§ ACTION ITEM
An exact copy of every record is needed.

§ STORED DATA
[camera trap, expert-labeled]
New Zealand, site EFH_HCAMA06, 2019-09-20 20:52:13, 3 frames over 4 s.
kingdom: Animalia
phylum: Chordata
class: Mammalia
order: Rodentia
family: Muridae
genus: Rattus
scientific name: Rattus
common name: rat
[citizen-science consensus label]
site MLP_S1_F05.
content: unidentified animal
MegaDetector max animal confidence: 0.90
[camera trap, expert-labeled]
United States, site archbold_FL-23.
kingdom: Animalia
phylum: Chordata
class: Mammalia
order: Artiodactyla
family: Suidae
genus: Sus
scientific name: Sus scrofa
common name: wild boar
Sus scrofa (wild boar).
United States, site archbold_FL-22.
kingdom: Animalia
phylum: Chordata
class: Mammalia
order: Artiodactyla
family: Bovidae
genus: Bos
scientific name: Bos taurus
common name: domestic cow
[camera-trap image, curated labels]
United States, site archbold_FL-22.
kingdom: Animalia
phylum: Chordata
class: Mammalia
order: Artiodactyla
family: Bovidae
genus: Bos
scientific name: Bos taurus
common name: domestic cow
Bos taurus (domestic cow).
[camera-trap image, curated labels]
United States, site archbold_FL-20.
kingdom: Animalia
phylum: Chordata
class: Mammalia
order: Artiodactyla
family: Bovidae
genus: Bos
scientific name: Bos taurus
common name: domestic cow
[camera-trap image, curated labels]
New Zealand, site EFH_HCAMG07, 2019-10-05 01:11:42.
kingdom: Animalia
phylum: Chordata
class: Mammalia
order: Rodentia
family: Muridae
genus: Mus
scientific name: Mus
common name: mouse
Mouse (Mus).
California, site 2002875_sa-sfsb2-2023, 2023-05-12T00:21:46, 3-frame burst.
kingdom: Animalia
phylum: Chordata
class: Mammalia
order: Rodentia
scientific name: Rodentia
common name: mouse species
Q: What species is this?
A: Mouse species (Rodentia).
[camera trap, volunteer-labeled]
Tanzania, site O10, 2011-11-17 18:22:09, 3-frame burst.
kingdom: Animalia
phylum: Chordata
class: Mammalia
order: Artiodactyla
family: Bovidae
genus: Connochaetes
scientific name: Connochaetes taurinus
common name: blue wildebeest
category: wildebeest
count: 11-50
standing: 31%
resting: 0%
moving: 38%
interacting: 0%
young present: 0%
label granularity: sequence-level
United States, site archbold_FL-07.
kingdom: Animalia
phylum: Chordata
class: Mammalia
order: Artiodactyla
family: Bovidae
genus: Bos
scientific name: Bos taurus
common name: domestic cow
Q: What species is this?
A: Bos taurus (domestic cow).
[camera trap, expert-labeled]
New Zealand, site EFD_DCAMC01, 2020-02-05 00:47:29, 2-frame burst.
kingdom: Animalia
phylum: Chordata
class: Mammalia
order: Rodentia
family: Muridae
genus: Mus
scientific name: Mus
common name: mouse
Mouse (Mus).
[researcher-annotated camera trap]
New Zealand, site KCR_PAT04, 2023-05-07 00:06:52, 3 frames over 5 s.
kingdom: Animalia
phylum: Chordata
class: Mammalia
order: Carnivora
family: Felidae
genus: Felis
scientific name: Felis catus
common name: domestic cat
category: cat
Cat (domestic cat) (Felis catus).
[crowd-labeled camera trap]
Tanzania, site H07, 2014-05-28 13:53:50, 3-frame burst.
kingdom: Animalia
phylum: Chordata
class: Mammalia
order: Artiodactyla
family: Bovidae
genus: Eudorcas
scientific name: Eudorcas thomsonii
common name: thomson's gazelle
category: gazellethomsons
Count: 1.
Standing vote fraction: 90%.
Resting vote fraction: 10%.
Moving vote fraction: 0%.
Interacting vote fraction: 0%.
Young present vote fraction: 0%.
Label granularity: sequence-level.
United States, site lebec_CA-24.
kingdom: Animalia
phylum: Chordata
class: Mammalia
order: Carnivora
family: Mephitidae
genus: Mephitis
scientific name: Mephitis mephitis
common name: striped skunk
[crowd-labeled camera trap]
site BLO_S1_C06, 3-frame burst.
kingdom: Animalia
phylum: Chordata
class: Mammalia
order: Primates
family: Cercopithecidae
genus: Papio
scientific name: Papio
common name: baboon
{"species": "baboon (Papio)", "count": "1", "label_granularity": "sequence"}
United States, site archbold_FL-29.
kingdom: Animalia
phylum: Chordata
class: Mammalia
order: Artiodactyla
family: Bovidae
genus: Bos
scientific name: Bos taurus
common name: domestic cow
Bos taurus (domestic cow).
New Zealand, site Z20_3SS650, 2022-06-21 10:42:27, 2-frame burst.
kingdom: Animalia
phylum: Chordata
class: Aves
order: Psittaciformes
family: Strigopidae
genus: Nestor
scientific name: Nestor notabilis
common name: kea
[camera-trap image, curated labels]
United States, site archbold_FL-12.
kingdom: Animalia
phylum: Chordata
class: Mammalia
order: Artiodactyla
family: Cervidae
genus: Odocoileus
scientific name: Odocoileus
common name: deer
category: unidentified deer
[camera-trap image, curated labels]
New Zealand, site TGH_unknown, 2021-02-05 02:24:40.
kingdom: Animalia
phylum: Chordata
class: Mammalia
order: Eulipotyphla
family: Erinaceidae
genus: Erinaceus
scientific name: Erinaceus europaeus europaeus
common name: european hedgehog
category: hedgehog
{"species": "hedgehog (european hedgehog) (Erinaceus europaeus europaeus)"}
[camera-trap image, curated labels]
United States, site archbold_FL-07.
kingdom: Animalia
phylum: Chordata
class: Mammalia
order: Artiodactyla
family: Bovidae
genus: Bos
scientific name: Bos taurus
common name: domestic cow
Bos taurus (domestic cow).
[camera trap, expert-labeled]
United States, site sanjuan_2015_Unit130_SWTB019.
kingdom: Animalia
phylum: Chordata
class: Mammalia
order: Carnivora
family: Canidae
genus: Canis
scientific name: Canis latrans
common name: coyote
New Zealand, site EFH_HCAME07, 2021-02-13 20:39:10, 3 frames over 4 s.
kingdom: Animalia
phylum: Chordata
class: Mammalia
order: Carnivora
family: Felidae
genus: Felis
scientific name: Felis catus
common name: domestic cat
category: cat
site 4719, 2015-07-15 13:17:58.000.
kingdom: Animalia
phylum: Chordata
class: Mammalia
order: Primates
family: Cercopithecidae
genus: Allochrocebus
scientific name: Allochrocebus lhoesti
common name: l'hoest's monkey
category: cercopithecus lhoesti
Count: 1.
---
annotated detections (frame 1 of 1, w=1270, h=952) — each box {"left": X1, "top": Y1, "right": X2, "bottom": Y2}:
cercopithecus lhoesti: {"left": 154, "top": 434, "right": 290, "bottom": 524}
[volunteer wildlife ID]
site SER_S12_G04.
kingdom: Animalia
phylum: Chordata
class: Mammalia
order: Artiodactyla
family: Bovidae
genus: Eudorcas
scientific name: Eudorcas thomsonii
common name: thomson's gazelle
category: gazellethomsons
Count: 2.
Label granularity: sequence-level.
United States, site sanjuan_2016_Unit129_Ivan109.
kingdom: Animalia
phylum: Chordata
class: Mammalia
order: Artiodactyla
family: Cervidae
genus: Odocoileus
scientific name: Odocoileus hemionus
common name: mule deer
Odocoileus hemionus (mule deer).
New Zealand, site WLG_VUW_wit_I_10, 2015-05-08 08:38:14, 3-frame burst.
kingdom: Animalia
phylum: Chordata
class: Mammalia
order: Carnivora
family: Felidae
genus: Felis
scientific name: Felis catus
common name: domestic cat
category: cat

§ REPLY
[camera trap, expert-labeled]
New Zealand, site EFH_HCAMA06, 2019-09-20 20:52:13, 3 frames over 4 s.
kingdom: Animalia
phylum: Chordata
class: Mammalia
order: Rodentia
family: Muridae
genus: Rattus
scientific name: Rattus
common name: rat
[citizen-science consensus label]
site MLP_S1_F05.
content: unidentified animal
MegaDetector max animal confidence: 0.90
[camera trap, expert-labeled]
United States, site archbold_FL-23.
kingdom: Animalia
phylum: Chordata
class: Mammalia
order: Artiodactyla
family: Suidae
genus: Sus
scientific name: Sus scrofa
common name: wild boar
Sus scrofa (wild boar).
United States, site archbold_FL-22.
kingdom: Animalia
phylum: Chordata
class: Mammalia
order: Artiodactyla
family: Bovidae
genus: Bos
scientific name: Bos taurus
common name: domestic cow
[camera-trap image, curated labels]
United States, site archbold_FL-22.
kingdom: Animalia
phylum: Chordata
class: Mammalia
order: Artiodactyla
family: Bovidae
genus: Bos
scientific name: Bos taurus
common name: domestic cow
Bos taurus (domestic cow).
[camera-trap image, curated labels]
United States, site archbold_FL-20.
kingdom: Animalia
phylum: Chordata
class: Mammalia
order: Artiodactyla
family: Bovidae
genus: Bos
scientific name: Bos taurus
common name: domestic cow
[camera-trap image, curated labels]
New Zealand, site EFH_HCAMG07, 2019-10-05 01:11:42.
kingdom: Animalia
phylum: Chordata
class: Mammalia
order: Rodentia
family: Muridae
genus: Mus
scientific name: Mus
common name: mouse
Mouse (Mus).
California, site 2002875_sa-sfsb2-2023, 2023-05-12T00:21:46, 3-frame burst.
kingdom: Animalia
phylum: Chordata
class: Mammalia
order: Rodentia
scientific name: Rodentia
common name: mouse species
Q: What species is this?
A: Mouse species (Rodentia).
[camera trap, volunteer-labeled]
Tanzania, site O10, 2011-11-17 18:22:09, 3-frame burst.
kingdom: Animalia
phylum: Chordata
class: Mammalia
order: Artiodactyla
family: Bovidae
genus: Connochaetes
scientific name: Connochaetes taurinus
common name: blue wildebeest
category: wildebeest
count: 11-50
standing: 31%
resting: 0%
moving: 38%
interacting: 0%
young present: 0%
label granularity: sequence-level
United States, site archbold_FL-07.
kingdom: Animalia
phylum: Chordata
class: Mammalia
order: Artiodactyla
family: Bovidae
genus: Bos
scientific name: Bos taurus
common name: domestic cow
Q: What species is this?
A: Bos taurus (domestic cow).
[camera trap, expert-labeled]
New Zealand, site EFD_DCAMC01, 2020-02-05 00:47:29, 2-frame burst.
kingdom: Animalia
phylum: Chordata
class: Mammalia
order: Rodentia
family: Muridae
genus: Mus
scientific name: Mus
common name: mouse
Mouse (Mus).
[researcher-annotated camera trap]
New Zealand, site KCR_PAT04, 2023-05-07 00:06:52, 3 frames over 5 s.
kingdom: Animalia
phylum: Chordata
class: Mammalia
order: Carnivora
family: Felidae
genus: Felis
scientific name: Felis catus
common name: domestic cat
category: cat
Cat (domestic cat) (Felis catus).
[crowd-labeled camera trap]
Tanzania, site H07, 2014-05-28 13:53:50, 3-frame burst.
kingdom: Animalia
phylum: Chordata
class: Mammalia
order: Artiodactyla
family: Bovidae
genus: Eudorcas
scientific name: Eudorcas thomsonii
common name: thomson's gazelle
category: gazellethomsons
Count: 1.
Standing vote fraction: 90%.
Resting vote fraction: 10%.
Moving vote fraction: 0%.
Interacting vote fraction: 0%.
Young present vote fraction: 0%.
Label granularity: sequence-level.
United States, site lebec_CA-24.
kingdom: Animalia
phylum: Chordata
class: Mammalia
order: Carnivora
family: Mephitidae
genus: Mephitis
scientific name: Mephitis mephitis
common name: striped skunk
[crowd-labeled camera trap]
site BLO_S1_C06, 3-frame burst.
kingdom: Animalia
phylum: Chordata
class: Mammalia
order: Primates
family: Cercopithecidae
genus: Papio
scientific name: Papio
common name: baboon
{"species": "baboon (Papio)", "count": "1", "label_granularity": "sequence"}
United States, site archbold_FL-29.
kingdom: Animalia
phylum: Chordata
class: Mammalia
order: Artiodactyla
family: Bovidae
genus: Bos
scientific name: Bos taurus
common name: domestic cow
Bos taurus (domestic cow).
New Zealand, site Z20_3SS650, 2022-06-21 10:42:27, 2-frame burst.
kingdom: Animalia
phylum: Chordata
class: Aves
order: Psittaciformes
family: Strigopidae
genus: Nestor
scientific name: Nestor notabilis
common name: kea
[camera-trap image, curated labels]
United States, site archbold_FL-12.
kingdom: Animalia
phylum: Chordata
class: Mammalia
order: Artiodactyla
family: Cervidae
genus: Odocoileus
scientific name: Odocoileus
common name: deer
category: unidentified deer
[camera-trap image, curated labels]
New Zealand, site TGH_unknown, 2021-02-05 02:24:40.
kingdom: Animalia
phylum: Chordata
class: Mammalia
order: Eulipotyphla
family: Erinaceidae
genus: Erinaceus
scientific name: Erinaceus europaeus europaeus
common name: european hedgehog
category: hedgehog
{"species": "hedgehog (european hedgehog) (Erinaceus europaeus europaeus)"}
[camera-trap image, curated labels]
United States, site archbold_FL-07.
kingdom: Animalia
phylum: Chordata
class: Mammalia
order: Artiodactyla
family: Bovidae
genus: Bos
scientific name: Bos taurus
common name: domestic cow
Bos taurus (domestic cow).
[camera trap, expert-labeled]
United States, site sanjuan_2015_Unit130_SWTB019.
kingdom: Animalia
phylum: Chordata
class: Mammalia
order: Carnivora
family: Canidae
genus: Canis
scientific name: Canis latrans
common name: coyote
New Zealand, site EFH_HCAME07, 2021-02-13 20:39:10, 3 frames over 4 s.
kingdom: Animalia
phylum: Chordata
class: Mammalia
order: Carnivora
family: Felidae
genus: Felis
scientific name: Felis catus
common name: domestic cat
category: cat
site 4719, 2015-07-15 13:17:58.000.
kingdom: Animalia
phylum: Chordata
class: Mammalia
order: Primates
family: Cercopithecidae
genus: Allochrocebus
scientific name: Allochrocebus lhoesti
common name: l'hoest's monkey
category: cercopithecus lhoesti
Count: 1.
---
annotated detections (frame 1 of 1, w=1270, h=952) — each box {"left": X1, "top": Y1, "right": X2, "bottom": Y2}:
cercopithecus lhoesti: {"left": 154, "top": 434, "right": 290, "bottom": 524}
[volunteer wildlife ID]
site SER_S12_G04.
kingdom: Animalia
phylum: Chordata
class: Mammalia
order: Artiodactyla
family: Bovidae
genus: Eudorcas
scientific name: Eudorcas thomsonii
common name: thomson's gazelle
category: gazellethomsons
Count: 2.
Label granularity: sequence-level.
United States, site sanjuan_2016_Unit129_Ivan109.
kingdom: Animalia
phylum: Chordata
class: Mammalia
order: Artiodactyla
family: Cervidae
genus: Odocoileus
scientific name: Odocoileus hemionus
common name: mule deer
Odocoileus hemionus (mule deer).
New Zealand, site WLG_VUW_wit_I_10, 2015-05-08 08:38:14, 3-frame burst.
kingdom: Animalia
phylum: Chordata
class: Mammalia
order: Carnivora
family: Felidae
genus: Felis
scientific name: Felis catus
common name: domestic cat
category: cat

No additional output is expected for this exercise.